Now, so far the transformations that we have discussed that is the transformation of a single point around origin or the transformation of a single point around another arbitrary point in the same space. Now, here if I have to transform this entire figure that is for example, I want to rotate this entire figure about the origin or I want to translate this entire figure by certain vector say V. So, say for example, I want to translate this entire figure to this particular position. So, you find that here all these points p1, p2, p3 and p4, all these points are going to be translated by the same displacement vector V. So, it is also possible that we can apply transformation to all the points simultaneously rather than applying transformation to individual points one by one. So, for a set of M points, what you have to do is we have to construct a matrix V of dimension 4 by M.
That is every individual point will now be considered of course in the unified form. We will now be considered as a column vector. of this matrix which is of dimension 4 by m and then we have to apply the transformation A to this entire matrix and the transformation after this transformation, we get the new matrix say V star which is given by the transformation A multiplied by the matrix V. So, here you find that any particular columns, the ith column in the matrix V star which is the V star.
is the transformed point corresponding to the ith column of matrix V which is represented by Vi. So, if I have a set of points which are to be transformed by the same transformation, then all those points can be arranged in the form of columns of a new matrix. So, if I have m number of points, I will have a matrix having m number of columns.
The matrix will also obviously have four rows. So, I will have a matrix which is a new matrix And, this new 4 by M matrix that I get, this entire matrix has to be transformed using the same transformation operation and I get the transformed points again in the form of a matrix. And from that transformed matrix, I can identify that which point which is the transformed point of the original point. Now, once we get these transformations, again we can get the corresponding inverse transformations.

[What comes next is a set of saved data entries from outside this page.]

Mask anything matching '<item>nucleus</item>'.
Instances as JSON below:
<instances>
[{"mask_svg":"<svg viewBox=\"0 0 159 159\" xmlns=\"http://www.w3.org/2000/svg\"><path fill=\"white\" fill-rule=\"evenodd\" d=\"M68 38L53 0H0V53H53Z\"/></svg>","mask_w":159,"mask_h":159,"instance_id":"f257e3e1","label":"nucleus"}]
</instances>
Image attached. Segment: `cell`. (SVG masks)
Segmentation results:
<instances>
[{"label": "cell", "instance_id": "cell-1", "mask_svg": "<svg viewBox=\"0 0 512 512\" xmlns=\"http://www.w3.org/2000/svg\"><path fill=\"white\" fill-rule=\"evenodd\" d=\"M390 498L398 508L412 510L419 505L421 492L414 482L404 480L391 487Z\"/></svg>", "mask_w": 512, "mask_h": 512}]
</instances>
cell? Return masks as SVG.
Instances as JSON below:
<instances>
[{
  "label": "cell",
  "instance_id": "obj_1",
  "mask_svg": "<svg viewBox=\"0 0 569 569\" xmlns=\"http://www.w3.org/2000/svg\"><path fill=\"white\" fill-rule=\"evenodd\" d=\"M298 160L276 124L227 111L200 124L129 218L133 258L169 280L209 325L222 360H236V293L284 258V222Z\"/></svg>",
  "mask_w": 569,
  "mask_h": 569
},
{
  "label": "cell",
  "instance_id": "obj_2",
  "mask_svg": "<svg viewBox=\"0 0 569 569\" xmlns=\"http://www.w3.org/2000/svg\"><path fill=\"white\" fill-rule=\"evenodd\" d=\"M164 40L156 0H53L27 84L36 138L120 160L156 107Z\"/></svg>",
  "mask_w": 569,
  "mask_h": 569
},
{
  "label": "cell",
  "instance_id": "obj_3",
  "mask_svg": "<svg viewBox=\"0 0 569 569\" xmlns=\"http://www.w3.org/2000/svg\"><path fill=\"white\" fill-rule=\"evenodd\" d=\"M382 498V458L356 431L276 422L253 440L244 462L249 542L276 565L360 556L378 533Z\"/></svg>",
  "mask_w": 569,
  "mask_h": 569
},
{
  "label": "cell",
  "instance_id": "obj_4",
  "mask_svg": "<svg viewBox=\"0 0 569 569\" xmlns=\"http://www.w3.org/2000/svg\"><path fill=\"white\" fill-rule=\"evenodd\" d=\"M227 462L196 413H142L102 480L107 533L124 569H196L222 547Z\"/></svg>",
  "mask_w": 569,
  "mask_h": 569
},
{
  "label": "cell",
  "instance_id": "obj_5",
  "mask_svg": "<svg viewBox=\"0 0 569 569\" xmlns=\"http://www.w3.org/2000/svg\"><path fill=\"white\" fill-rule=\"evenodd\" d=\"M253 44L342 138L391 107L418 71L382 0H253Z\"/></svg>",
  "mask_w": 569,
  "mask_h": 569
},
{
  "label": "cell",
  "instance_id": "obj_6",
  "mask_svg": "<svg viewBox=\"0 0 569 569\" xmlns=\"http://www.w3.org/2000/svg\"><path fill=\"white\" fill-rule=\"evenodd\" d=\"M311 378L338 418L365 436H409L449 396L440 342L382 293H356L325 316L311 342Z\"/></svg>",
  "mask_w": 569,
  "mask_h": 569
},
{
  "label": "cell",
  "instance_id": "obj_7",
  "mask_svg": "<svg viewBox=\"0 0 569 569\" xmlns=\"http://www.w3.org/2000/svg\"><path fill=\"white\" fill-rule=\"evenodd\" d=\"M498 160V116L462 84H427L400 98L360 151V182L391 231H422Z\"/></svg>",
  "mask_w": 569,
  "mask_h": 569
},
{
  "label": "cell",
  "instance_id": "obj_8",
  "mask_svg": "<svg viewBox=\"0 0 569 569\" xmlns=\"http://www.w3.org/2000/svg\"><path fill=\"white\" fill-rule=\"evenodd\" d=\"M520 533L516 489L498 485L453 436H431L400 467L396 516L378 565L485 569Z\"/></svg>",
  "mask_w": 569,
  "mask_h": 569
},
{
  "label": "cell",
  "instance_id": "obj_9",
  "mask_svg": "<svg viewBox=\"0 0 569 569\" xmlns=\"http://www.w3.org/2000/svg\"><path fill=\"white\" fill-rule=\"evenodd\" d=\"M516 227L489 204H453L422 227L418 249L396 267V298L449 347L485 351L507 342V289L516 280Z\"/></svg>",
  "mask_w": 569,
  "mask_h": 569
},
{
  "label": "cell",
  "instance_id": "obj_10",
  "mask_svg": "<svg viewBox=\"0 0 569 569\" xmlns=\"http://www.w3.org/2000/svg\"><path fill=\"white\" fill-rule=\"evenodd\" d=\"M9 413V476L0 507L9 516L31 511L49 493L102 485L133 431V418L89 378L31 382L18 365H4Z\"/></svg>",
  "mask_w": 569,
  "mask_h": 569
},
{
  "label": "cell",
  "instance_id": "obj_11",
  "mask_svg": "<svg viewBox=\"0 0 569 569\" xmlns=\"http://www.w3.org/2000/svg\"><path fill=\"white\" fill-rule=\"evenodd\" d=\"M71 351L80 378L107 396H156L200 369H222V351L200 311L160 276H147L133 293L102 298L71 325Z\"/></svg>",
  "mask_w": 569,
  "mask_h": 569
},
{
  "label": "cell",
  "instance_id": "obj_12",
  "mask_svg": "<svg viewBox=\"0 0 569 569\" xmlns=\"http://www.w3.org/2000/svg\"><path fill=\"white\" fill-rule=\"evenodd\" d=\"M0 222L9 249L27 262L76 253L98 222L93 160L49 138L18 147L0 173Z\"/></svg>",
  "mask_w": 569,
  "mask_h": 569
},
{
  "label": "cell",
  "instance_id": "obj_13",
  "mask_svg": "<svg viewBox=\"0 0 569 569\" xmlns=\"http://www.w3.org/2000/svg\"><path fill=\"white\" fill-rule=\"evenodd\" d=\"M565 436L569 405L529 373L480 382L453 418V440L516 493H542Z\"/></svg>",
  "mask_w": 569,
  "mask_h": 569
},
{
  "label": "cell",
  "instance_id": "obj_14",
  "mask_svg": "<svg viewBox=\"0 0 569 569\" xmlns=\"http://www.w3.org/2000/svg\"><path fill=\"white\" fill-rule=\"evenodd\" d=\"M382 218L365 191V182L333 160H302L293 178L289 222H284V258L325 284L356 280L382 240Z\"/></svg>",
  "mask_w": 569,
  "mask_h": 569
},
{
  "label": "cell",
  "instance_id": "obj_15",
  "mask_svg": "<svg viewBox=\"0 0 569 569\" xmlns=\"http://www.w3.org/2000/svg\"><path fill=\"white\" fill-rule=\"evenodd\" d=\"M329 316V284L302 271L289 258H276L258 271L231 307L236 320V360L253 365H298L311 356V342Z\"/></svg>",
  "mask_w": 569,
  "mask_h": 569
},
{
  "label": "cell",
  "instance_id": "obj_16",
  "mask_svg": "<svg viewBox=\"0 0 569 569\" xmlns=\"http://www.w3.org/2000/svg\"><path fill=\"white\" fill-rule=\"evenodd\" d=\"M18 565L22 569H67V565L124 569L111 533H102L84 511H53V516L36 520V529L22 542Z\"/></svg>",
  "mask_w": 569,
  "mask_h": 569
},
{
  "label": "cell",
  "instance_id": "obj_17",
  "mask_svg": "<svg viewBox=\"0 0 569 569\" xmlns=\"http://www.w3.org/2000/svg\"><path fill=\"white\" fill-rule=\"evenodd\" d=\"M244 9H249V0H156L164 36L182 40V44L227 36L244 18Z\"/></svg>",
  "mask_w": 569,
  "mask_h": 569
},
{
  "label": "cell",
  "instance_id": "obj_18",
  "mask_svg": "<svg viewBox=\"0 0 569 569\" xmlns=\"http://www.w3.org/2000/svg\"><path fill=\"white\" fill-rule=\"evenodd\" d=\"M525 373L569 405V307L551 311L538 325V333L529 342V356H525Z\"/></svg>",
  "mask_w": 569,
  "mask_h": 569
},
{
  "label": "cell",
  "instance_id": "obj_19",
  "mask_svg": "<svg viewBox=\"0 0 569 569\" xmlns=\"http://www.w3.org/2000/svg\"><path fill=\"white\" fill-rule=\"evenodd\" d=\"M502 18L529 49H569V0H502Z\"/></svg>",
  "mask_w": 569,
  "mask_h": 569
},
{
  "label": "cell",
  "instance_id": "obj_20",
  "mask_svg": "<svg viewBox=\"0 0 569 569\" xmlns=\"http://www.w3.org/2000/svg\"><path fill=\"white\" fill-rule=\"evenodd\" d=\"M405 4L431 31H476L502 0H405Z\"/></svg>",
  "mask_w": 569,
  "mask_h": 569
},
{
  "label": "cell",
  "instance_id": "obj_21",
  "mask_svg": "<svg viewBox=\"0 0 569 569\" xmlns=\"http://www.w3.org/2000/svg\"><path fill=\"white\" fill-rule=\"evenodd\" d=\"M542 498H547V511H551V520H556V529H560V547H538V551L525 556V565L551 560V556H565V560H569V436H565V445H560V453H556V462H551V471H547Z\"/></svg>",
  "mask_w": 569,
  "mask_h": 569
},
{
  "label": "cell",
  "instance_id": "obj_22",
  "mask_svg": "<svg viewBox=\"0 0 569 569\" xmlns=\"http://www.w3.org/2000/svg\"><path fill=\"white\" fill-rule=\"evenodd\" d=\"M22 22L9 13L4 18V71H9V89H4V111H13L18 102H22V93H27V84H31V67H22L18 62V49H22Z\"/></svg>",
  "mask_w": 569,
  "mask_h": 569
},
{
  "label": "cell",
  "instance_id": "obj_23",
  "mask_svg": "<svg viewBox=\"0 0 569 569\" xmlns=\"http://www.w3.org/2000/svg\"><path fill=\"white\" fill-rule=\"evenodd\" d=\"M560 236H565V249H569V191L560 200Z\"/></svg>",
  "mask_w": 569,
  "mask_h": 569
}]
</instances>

So, the inverse transformations in most of the cases can be obtained just by observation. Say for example, if I translate a point by a displacement vector V, then inverse transformation should bring back that translated point, that transformed point to its original position. So, if my translation is by a vector V, the inverse transformation or the inverse translation should be by a vector minus V. So, the inverse transformation matrix T inverse can be obtained as 1 0 0 minus X0, 0 1 0 minus Y0, 0 0 1 minus Z0, then 0 0 0 1. So, you remember that the corresponding transformation matrix that we said was 1 0 0 X0, 0 1 0 Y0, 0 0 1 Z0 and 0 0 0 1. So, you find that X0, Y0 and Z0, they have just been negated to give you the inverse translation matrix T inverse.
So, similarly by the same observation, we can get inverse rotations R theta inverse where what we have to do is. In the transformation matrix, original rotation matrix, we had the term cosine theta, sine theta, minus sine theta, cosine theta. Now, all these thetas are to be replaced by minus theta which gives me the inverse rotation matrix around the z axis. Similarly, we can also find out the inverse matrix for scaling where the S will be replaced by 1 upon x, x. Thank you.